Michel Bisssou, consultant membre de l’équipe de rédaction du rapport d’étude

«Le Cameroun doit finaliser et publier le décret d’application de son code minier en vigueur»

 

La contribution du secteur minier reste faible et effectivement, les attentes formulées à l’endroit de ce secteur restent légales. Le Cameroun attend beaucoup de son secteur minier. Mais l’effectivité de ces attentes-là tient aussi compte de l’effectivité des projets ; et ces projets tiennent compte des investisseurs étrangers.

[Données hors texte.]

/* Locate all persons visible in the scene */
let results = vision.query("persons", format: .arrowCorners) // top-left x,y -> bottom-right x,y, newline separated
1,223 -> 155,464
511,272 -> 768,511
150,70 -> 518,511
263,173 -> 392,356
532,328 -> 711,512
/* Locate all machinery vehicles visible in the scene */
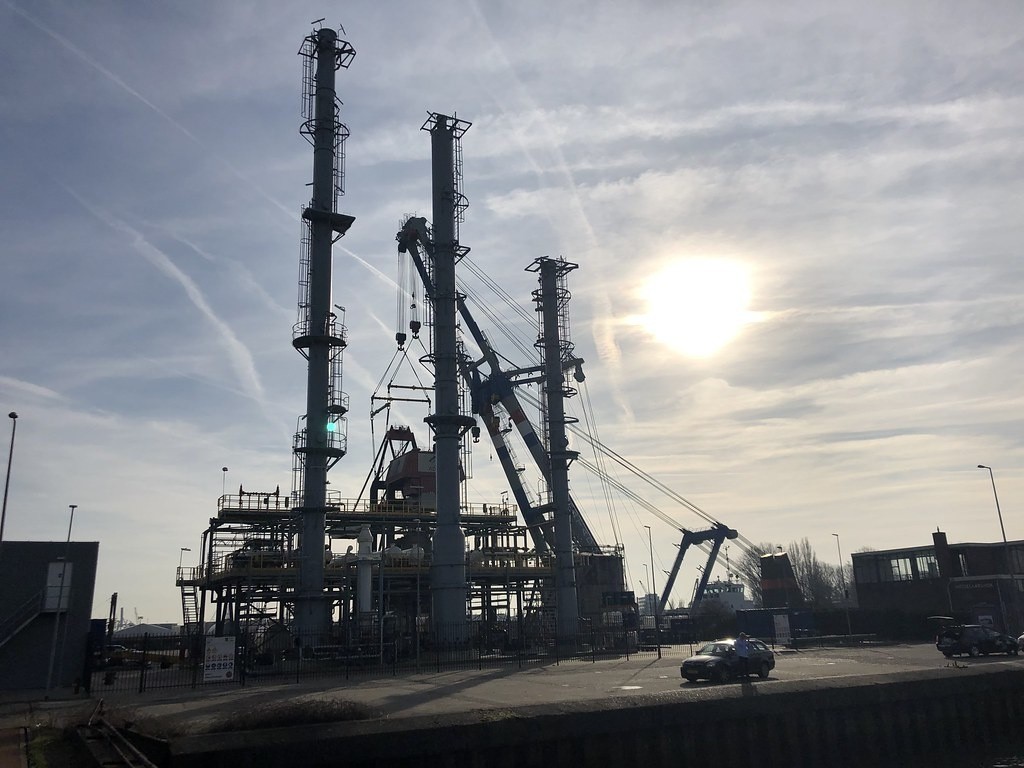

Les projets miniers sont des projets à forte demande capitalistique. Mais le Cameroun indépendamment des limites constatées, du point de vue des investisseurs, est interpellé à finaliser sa politique minière nationale. C’est l’un des éléments clés de la stratégie du ministère des mines actuellement qui consiste à finaliser ladite politique.

Le Cameroun doit également repenser les différents secteurs opérationnels qui doivent concourir à une mise en œuvre efficace de sa politique minière à définir. Autre mesure c’est que le Cameroun doit finaliser et publier le décret d’application de son code minier en vigueur ainsi que son décret d’application de la loi portant code de la transparence qui a été signée.